Not all data is accessible to the pdp remotely, some of it (the hydro station output, for example) is stored in the host environment. Docker provides a nice utility called volumes which makes host directories accessible to Docker containers, but to avoid constantly having to specify the paths when creating a new Docker container we can use what’s called a “data volume container”. Target host directories are mounted inside the container using the -v option, which defaults to read-write mode. However, as we do not want our application to be able to modify the data files on the host all volumes in the data volume container should be made read-only by appending :ro.

The following command will create a data volume container. This should only need to be run once, as data volumes in docker are persistent and will remain even after the container has exited.
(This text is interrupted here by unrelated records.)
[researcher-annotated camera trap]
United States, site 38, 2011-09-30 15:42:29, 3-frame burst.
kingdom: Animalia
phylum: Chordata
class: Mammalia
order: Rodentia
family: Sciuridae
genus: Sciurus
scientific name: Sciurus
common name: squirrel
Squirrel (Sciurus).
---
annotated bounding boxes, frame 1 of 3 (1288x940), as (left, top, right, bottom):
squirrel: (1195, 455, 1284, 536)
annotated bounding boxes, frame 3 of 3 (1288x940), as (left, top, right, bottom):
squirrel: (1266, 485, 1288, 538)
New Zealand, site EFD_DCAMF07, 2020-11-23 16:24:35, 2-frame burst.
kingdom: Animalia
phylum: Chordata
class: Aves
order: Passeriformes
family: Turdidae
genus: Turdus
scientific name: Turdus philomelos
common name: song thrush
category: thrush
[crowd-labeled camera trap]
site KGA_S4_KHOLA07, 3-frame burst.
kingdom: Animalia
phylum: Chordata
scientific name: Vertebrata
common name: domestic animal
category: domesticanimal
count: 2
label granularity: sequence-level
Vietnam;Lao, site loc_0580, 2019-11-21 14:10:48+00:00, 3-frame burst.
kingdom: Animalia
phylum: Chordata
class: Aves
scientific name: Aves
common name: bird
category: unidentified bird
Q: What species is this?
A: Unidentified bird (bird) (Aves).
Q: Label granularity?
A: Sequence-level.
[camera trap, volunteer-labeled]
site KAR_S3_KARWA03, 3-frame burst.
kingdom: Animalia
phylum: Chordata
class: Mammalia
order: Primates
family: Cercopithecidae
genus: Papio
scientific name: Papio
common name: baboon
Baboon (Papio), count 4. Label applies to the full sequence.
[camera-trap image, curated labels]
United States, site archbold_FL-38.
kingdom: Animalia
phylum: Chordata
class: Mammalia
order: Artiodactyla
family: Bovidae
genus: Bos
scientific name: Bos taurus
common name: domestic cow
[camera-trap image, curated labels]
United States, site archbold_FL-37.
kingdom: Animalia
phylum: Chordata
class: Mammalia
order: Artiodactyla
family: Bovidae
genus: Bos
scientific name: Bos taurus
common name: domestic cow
docker run --name pdp_data -v /storage/data/climate/:/storage/data/climate/:ro \
                           -v /storage/data/projects/hydrology/vic_gen1_followup/:/home/data/projects/hydrology/vic_gen1_followup/:ro \
                           -v /storage/data/projects/dataportal/data/:/storage/data/projects/dataportal/data/:ro \
                           ubuntu:17.10

Once the data volume container has been created, these volumes can be brought into other containers at runtime:

docker run --name <container_name> --volumes-from pdp_data <image_name>

Configuration

Any values in the pdp/config.env file can be set at run time. These environment variables can be passed to docker on the command line:

docker run -e APP_ROOT=<url> -e DATA_ROOT=<url> ...

Or by using a environment file with a list of neceesary environment variables:

docker run --env-file my_vars.env ...

A full list of the config items can be found in the “Environment configuration” section above. If no environment variables are specified at runtime, the default values (stated in the templates) will be used. Any changes to the template files in docker/templates will require the pdp image to be re-built.

Putting it all together

The final sequence of docker commands to run pdp should be something like this:

docker run --name pdp_data -v /storage/data/climate/:/storage/data/climate/:ro \
                           -v /storage/data/projects/hydrology/vic_gen1_followup/:/home/data/projects/hydrology/vic_gen1_followup/:ro \
                           -v /storage/data/projects/dataportal/data/:/storage/data/projects/dataportal/data/:ro \
                           ubuntu:17.10 /bin/bash
docker run --name <container_name> --volumes-from pdp_data \
           -p 8000:8000 -p 8001:8001 \
           -e DSN=<dsn> -e PCDS_DSN=<pcds_dsn> \
           -e APP_MODULE=pdp.wsgi:frontend \
           -d pcic/pdp
docker run --name <container_name> --volumes-from pdp_data \
           -p 8001:8001 \
           -e DSN=<dsn> -e PCDS_DSN=<pcds_dsn> \
           -e APP_MODULE=pdp.wsgi:backend \
           -d pcic/pdp

Docker Compose

(requires docker-compose v1.6.0+)

Docker Compose can be used to simplify the deployment of multi-container applications. In order to use Docker Compose, runtime behaviour for the individual containers is defined in a docker-compose.yaml file. Once configured, run docker-compose up from the docker directory to start both the front-end and back-end applications.